The first full-size biography of Arthur Koestler, this book is definitely worth thorough study. Care must be paid, though, to Koestler's ever-present tendency to instrumental self-representation. Iain Hamilton tells us that Koestler himself recommended him to write "as if his subject were dead". In reality, Koestler made all possible effort to influence somehow Hamilton's work, and feeling his strengths lessening and his end forthcoming (the book was printed in 1982 while Koestler took his life in 1983), he tried as hard as possible to have Hamilton finish his book within the expected time-frame, getting near to a law-suit.
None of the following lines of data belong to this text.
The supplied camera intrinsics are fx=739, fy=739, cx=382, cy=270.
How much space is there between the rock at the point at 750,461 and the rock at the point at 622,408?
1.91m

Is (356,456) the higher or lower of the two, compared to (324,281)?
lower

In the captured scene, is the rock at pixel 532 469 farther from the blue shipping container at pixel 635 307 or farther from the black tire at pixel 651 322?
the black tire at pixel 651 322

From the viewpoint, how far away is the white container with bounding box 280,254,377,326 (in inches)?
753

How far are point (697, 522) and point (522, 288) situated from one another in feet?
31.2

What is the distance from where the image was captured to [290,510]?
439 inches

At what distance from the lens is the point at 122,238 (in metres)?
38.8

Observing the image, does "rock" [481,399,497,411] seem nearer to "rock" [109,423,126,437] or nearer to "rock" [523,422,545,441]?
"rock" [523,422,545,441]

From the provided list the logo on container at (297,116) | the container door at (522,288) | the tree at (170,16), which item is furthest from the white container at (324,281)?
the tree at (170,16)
Therefore, this book should be considered also as Koestler's extreme effort in leaving us a specific image of his, an effort that had begun a few decades before with his autobiographies and that was to end after a few months with Bricks to Babel, an omnibus to Koestler's works edited by Koestler himself, the last book he sent to print and therefore his final self-portrait.

 

George Mikes: Arthur Koestler - The Story of a Friendship
(London:Deutsch 1983)

The title says it all: this is a commemoration of Koestler as a friend. It was written just after Koestler's death by George Mikes, one of the few who could call Koestler a friend in those last years, and, although not really important as a biography, gives us a personal touch that is otherwise difficult to grasp in the more "canonical" biographies.

 

David Cesarani: Arthur Koestler - The Homeless Mind
(London: William Heinemann 1998)

In this wonderfully researched book, Cesarani almost for the first time goes through the curtain of self-representation that Koestler built up in the second half of his life. We have access to Koestler's private and yet undisclosed diaries, to documents and witnesses of people who lived with Koestler, and even to papers that Koestler himself could not see, like his CIA file or his KGB file, where a large batch of documents and manuscripts has emerged that where sacked by the French police in Koestler's flat in Paris in 1940 (Koestler considered them as lost, but in effect the Gestapo took these papers from the archives of the French Police, and in turn the Russians took them from the Gestapo archives).

This books also highlights some aspects of Koestler's character that were until now scarcely known, as his childhood, his real attitude towards his Jewishness, his behavior with woman. Cesarani also fully revealed an episode of Koestler raping a friend's wife, episode that has triggered huge discussions but that has somehow overshadowed the value of Cesarani's work, as being the most "itchy" aspect in the book it also was the part that got the largest coverage.